*Provided passage*:
######

The Serge synthesizer ( Serge Modular or Serge Modular Music System) is an analogue modular synthesizer system originally developed by Serge Tcherepnin, Rich Gold and Randy Cohen at CalArts in late 1972. The first 20 Serge systems (then called "Tcherepnins") were built in 1973 in Tcherepnin's home. Tcherepnin was a professor at CalArts at the time, and desired to create something like the exclusively expensive Buchla modular synthesizers "for the people that would be both inexpensive and powerful." After building prototypes, Tcherepnin went on to develop kits for students to affordably build their own modular synthesizer, production taking place unofficially on a second floor CalArts balcony. This led to Tcherepnin leaving CalArts in order to produce synths commercially, starting in 1974.

After leaving CalArts, Serge had a small factory on Western Avenue in Hollywood. He relocated to a three-story Victorian house on Haight Street in 1980. While the synthesizers were inexpensive compared to Moog, Buchla, and other manufacturers, Serge Tcherepnin's emphasis was always on providing musicians with quality equipment.

Although Serge synthesizers have been compared to Buchlas, their underlying philosophies and circuit designs are quite different. Serge modules were designed to bring many aspects of the circuits out to the front panel so modules can be patched in unusual and creative ways beyond the “normal" functions of that type of module. In contrast, Buchla modules were optimized to do one thing very well, using different signal levels and connector types to separate “sound and structure” (audio and control). The concept and philosophy of the Serge modular owes more to the Yale “Pulsa” system than to Buchla.

Serge synthesizers have been used by composers such as Michael Stearns and Kevin Braheny (who owned a 15-panel system dubbed The Mighty Serge). Serge synthesizers are known for their flexibility, audio quality and relative compactness. Other well-known musicians using Serge synthesizers include Malcolm Cecil, whose studio was used in Stevie Wonder albums; Gary Chang, movie composer; Richie Hawtin; Roger Powell, keyboard player for Todd Rundgren; John Adams, composer; Ingram Marshall, composer; Ivan Tcherepnin, composer; and many experimental and electronic musicians such as Jim O'Rourke, Thomas Ankersmit, Sarah Davachi, R. Luke DuBois, Keith Fullerton Whitman, and Paolo Tofani of the Italian free-jazz and experimental group Area. Cologne-based flutist Camilla Hoitenga, Estonian pianist Taavi Kerikmäe and Argentinian technician Francisco Colasanto employed a rare 1970s Serge modular synthesizer that once belonged to Karlheinz Stockhausen in their project Poles, an homage to Stockhausen centered around his composition Poles (1969-70).

Commercial builds and DIY kits of Serge synthesizers are currently available under license from a number of manufacturers.

######

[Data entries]
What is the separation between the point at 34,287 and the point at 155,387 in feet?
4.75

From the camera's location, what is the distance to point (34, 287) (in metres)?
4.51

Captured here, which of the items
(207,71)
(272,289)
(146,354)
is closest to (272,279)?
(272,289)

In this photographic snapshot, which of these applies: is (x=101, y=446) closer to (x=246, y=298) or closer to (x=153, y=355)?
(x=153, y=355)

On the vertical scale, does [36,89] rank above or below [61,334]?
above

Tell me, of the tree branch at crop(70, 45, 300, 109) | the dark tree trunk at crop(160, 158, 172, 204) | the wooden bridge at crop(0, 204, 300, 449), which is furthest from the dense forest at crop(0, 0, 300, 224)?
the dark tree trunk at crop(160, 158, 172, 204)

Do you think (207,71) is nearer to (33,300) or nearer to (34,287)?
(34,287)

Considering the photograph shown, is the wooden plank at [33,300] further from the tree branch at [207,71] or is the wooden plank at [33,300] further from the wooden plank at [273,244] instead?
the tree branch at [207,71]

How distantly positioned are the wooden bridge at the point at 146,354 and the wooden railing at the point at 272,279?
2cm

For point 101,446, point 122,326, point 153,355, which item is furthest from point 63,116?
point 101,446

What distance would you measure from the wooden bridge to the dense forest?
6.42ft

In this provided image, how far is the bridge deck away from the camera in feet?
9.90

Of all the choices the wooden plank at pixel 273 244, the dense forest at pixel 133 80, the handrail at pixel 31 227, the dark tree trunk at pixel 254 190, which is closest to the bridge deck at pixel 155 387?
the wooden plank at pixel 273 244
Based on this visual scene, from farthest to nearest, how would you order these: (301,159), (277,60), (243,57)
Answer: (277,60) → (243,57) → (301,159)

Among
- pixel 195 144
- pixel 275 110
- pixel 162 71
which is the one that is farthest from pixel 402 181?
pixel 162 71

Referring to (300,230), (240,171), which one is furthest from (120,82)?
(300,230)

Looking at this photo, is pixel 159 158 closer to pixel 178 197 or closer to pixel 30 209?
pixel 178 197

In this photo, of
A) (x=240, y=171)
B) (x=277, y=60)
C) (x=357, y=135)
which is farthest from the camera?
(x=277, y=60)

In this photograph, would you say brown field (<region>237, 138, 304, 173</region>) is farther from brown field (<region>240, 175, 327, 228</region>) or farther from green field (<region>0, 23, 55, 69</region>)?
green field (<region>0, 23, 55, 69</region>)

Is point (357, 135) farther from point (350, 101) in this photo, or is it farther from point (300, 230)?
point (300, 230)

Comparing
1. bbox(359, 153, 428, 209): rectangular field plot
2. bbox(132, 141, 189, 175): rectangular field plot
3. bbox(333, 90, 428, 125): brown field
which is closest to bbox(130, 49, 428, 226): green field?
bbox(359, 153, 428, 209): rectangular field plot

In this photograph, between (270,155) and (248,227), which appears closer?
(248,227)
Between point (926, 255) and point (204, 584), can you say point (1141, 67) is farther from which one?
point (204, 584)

######

*Exercise instructions*:
- A) Quote the Serge synthesizer passage word for word, from "After leaving CalArts, Serge" up to and including "with quality equipment.".
- B) Write what comes next in the passage on the Serge synthesizer, picking up after its final sentence.

*Responses by task*:
- A)
After leaving CalArts, Serge had a small factory on Western Avenue in Hollywood. He relocated to a three-story Victorian house on Haight Street in 1980. While the synthesizers were inexpensive compared to Moog, Buchla, and other manufacturers, Serge Tcherepnin's emphasis was always on providing musicians with quality equipment.

- B)
==Overview==
Originally, the module configuration for Serge systems could be selected by the user. 4U panels with module widths typically ranging from 1" to 3" (sometimes more in the case of sequencers), several modules could then be arranged on a 17-inch-wide panel (total of 16 inches of modules), resulting in a custom built panel. These were originally arranged by applying paper graphics to the metal panel (paper face), moving on to metal film graphics in the early 1980s and finally graphics printed directly onto the metal panel in the STS era.

Early systems mostly used standard paper graphic sheets (per module), but could have custom graphics—or no graphics—depending upon the whims of the artist. The top and bottom of the graphic sheets folded over onto the back of the panels and had wiring information printed on them. The whole panel would then be covered with a clear plastic film. Serge initially adopted a series of geometric designs denoting signal types, input, outputs, and triggers. Colored 4 mm sockets were used for most connections – blue, black, and red jacks; blue for (unipolar) control voltages, black for bipolar signals (NOT necessarily AC coupled) and red for pulse/gate signals, although these were not rigidly enforced. Later, other colors were introduced, e.g. yellow for triggers. By keeping output impedances low, Serge largely avoided the need for screened cables. 3.5 mm sockets were used for some audio interfacing to external equipment.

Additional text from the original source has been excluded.